Dopiero w 32. minucie niebezpiecznie zrobiło się w okolicach szesnastki stołecznego klubu. Na całe szczęście strzał z rzutu wolnego trafił tylko w mur. Za moment równie groźnie odpowiedzieli "Wojskowi". Gual wygrał przebitkę o piłkę, z czego skorzystał Luquinhas. Niestety, uderzenie Brazylijczyka nieznacznie minęło lewy słupek. Do końca pierwszej połowy obraz gry nie zmienił się. Legioniści oddali rywalom pole gry, bazując głównie na atakach z kontry, lecz w pierwszych 45 minutach nie udało im się podwyższyć prowadzenia. W samej końcówce szansę miał jeszcze co prawda Kacper Chodyna, który został w ostatnim momencie powstrzymany przez jednego z obrońców.

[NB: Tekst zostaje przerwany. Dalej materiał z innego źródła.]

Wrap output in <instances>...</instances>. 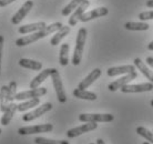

fot. Woytek / Legionisci.com
Zaraz po zmianie stron Legia po raz drugi pokonała bramkarza TSC Bačka Topola. Chodyna podał w pole karne do Guala, a ten poradził sobie z interweniującym golkiperem przeciwników. Uderzenie Hiszpana zmierzające do bramki zostało zablokowane przez obrońcę, jednak dobitka Luquinhasa była już bezbłędna. To było świetne otwarcie w wykonaniu polskiej ekipy, która dosyć szybko ustawiła przebieg drugiej połowy pod swoje dyktando. Kolejny kwadrans obfitował w sporo chaosu. Brakło na murawie składnych akcji z obydwu stron. W 62. minucie przewaga Legii została udokumentowana kolejnym trafieniem. Głównym architektem był tym razem Ruben Vinagre, który urwał się na lewej stronie obrońcom TSC Bačka Topola. Następnie Portugalczyk znakomicie wypatrzył niepilnowanego Chodynę, a jemu nie pozostało już nic innego jak skierować piłkę do siatki.
Sześć minut przed końcem regulaminowego czasu gry dwukrotnie na wysokości zadania stanął Kacper Tobiasz. Bramkarz stołecznego klubu najpierw w świetnym stylu na rzut rożny odbił płaskie uderzenie Aleksandara Ćirkovicia, a za moment równie udanie interweniował po próbie z ostrego kąta napastnika serbskiego klubu. W doliczonym czasie gry swojego gola powinien strzelił Migouel Alfarela. Francuz stanął sam na sam naprzeciwko Ilicia, ale wykończył to wszystko tragicznie, posyłając futbolówkę wysoko ponad poprzeczką. Równie niedokładny był za moment Ifet Djakovac. Legioniści mieli sporo szczęścia, że napastnik gospodarzy miał w tej sytuacji mocno rozregulowany celownik.